[Questions about scene geometry]
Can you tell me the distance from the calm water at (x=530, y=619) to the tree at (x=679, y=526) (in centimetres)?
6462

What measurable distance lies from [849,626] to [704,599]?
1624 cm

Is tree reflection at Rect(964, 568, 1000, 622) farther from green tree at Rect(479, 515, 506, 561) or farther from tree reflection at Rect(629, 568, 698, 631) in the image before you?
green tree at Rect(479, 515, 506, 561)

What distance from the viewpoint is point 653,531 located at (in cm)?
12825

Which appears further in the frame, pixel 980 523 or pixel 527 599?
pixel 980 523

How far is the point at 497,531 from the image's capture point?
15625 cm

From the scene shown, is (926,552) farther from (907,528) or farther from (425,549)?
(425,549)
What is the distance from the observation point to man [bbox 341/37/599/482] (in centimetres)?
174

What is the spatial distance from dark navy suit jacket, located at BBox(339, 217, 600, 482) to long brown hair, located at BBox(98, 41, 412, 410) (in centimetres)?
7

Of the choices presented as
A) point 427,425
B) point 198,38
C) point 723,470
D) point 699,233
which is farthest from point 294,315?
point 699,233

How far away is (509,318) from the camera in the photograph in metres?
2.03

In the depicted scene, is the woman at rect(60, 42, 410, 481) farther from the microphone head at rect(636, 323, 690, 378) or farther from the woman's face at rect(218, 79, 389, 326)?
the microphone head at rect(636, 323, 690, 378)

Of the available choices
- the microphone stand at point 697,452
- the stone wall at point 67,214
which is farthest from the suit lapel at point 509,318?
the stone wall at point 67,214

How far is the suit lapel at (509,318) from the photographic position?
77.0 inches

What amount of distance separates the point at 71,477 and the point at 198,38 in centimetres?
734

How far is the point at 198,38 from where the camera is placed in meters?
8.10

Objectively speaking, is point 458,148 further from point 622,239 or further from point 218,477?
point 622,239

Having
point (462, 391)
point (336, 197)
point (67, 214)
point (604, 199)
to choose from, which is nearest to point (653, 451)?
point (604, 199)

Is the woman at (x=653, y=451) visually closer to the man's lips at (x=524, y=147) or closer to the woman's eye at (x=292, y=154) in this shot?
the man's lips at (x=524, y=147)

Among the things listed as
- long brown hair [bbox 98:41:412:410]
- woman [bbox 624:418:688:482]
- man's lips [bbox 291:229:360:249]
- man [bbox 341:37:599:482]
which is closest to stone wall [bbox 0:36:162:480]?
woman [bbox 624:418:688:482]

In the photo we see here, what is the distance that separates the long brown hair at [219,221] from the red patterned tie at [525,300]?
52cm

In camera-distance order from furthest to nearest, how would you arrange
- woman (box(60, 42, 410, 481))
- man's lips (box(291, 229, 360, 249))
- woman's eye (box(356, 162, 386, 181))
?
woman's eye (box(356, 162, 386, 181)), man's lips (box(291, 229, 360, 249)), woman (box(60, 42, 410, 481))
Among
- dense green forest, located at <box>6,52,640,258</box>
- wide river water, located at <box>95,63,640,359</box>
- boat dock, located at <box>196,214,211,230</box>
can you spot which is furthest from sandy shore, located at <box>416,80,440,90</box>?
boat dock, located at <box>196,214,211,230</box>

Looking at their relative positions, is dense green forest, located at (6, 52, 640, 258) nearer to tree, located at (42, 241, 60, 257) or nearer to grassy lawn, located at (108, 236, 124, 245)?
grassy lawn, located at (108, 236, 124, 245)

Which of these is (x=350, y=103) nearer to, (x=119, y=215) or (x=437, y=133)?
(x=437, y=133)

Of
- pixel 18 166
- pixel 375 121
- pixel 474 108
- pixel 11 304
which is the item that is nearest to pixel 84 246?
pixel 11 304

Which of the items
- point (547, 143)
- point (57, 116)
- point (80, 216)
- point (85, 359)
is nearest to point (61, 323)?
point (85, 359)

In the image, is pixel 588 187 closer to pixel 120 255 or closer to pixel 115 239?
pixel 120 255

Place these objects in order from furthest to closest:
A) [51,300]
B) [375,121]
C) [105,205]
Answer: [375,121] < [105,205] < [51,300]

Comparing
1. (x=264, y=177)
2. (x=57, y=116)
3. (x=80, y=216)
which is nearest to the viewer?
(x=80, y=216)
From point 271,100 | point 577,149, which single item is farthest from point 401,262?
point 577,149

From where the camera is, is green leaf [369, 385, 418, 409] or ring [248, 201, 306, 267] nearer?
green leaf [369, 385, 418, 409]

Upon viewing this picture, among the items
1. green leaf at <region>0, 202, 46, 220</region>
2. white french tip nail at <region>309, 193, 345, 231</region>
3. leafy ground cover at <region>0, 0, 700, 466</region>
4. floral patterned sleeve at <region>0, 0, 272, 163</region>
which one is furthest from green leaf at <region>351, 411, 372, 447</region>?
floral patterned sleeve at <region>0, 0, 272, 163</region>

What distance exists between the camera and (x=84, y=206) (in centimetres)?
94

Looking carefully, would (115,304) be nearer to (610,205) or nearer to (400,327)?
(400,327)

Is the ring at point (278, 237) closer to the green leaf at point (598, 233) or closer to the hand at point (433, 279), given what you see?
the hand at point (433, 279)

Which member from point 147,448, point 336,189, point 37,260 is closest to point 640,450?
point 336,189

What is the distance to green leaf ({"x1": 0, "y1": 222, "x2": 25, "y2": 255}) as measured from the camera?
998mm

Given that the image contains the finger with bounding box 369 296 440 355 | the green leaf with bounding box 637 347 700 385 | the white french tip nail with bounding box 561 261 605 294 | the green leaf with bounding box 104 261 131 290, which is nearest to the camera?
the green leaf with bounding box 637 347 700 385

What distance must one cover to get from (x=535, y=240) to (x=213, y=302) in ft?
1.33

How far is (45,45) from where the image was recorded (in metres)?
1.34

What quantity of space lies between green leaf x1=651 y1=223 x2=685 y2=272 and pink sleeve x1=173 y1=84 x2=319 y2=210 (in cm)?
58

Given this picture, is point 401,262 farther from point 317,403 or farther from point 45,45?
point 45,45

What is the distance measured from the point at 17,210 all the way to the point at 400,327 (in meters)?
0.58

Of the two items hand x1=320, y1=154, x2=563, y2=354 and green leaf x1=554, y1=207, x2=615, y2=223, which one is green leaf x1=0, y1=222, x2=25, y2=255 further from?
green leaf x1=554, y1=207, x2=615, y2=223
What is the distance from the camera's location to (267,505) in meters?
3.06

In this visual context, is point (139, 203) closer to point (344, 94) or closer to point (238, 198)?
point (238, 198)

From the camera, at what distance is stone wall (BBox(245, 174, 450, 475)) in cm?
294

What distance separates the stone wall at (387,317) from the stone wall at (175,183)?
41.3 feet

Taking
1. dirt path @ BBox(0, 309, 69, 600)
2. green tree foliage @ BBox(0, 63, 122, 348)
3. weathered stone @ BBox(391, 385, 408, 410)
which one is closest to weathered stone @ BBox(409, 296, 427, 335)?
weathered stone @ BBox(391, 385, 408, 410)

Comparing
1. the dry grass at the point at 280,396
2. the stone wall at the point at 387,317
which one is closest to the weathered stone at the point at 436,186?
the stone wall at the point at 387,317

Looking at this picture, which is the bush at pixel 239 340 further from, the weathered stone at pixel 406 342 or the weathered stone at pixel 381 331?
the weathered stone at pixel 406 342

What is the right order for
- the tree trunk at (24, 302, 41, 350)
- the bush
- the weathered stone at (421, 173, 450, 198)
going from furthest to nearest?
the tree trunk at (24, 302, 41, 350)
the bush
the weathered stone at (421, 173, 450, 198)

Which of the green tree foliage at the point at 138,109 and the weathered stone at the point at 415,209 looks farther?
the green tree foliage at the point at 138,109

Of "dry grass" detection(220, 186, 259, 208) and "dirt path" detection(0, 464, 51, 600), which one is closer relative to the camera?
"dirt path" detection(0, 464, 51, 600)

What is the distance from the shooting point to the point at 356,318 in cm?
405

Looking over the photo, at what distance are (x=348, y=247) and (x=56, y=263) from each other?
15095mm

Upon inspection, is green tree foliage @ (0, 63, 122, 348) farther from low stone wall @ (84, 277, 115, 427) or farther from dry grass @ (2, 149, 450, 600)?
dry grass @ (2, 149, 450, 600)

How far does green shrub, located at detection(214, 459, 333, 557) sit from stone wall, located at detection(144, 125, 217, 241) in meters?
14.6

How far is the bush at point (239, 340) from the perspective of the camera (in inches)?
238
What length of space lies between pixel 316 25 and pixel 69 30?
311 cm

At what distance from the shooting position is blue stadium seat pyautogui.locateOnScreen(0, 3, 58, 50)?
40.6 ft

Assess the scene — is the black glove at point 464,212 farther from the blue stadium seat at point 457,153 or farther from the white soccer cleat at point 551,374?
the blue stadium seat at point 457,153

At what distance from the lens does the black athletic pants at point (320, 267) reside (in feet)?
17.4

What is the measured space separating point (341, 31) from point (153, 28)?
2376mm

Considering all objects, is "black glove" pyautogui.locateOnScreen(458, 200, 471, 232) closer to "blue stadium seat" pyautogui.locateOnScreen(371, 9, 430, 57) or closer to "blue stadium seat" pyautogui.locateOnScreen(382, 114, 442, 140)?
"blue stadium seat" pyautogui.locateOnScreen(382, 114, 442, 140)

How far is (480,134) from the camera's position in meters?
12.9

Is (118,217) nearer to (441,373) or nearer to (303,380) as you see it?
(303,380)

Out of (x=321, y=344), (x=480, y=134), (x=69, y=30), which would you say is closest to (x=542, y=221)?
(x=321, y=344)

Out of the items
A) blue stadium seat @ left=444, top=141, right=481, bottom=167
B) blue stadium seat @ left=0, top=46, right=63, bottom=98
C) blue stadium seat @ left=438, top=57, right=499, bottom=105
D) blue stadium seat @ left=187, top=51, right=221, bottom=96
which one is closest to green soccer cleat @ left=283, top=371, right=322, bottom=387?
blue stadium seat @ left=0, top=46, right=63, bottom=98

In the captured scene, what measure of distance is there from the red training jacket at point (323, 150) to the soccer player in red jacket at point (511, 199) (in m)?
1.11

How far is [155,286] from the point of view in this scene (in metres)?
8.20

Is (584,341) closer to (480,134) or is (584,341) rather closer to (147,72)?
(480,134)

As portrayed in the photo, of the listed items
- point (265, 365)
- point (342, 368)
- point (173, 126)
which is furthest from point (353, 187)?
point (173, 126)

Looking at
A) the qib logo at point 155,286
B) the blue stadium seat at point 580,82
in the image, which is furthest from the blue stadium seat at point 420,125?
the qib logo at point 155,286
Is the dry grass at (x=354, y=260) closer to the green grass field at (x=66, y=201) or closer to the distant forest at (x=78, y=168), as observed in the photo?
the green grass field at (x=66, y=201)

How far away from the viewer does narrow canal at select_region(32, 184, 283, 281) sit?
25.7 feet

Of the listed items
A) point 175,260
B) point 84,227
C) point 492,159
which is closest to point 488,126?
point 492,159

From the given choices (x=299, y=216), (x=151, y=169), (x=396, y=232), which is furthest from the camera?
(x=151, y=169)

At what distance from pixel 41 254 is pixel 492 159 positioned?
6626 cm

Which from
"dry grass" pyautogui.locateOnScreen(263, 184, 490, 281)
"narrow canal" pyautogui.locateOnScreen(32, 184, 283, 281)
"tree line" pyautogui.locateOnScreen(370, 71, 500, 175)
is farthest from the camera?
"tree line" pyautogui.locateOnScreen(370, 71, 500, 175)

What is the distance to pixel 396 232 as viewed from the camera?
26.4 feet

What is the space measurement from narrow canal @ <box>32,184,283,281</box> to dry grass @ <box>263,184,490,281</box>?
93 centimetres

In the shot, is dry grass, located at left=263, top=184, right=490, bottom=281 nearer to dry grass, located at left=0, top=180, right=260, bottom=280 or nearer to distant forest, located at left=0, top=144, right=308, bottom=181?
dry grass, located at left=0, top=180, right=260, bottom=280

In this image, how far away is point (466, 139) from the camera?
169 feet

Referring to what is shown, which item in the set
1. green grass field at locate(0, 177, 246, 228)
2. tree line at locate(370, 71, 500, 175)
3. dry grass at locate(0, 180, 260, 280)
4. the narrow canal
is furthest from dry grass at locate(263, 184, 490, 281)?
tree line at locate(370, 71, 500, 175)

_REQUIRED WORK_. Copy out the rows above verbatim, starting at the line containing "Out of the items" and ending with the line containing "D) blue stadium", both included.

_EXERCISE RESPONSE_.
Out of the items
A) blue stadium seat @ left=444, top=141, right=481, bottom=167
B) blue stadium seat @ left=0, top=46, right=63, bottom=98
C) blue stadium seat @ left=438, top=57, right=499, bottom=105
D) blue stadium seat @ left=187, top=51, right=221, bottom=96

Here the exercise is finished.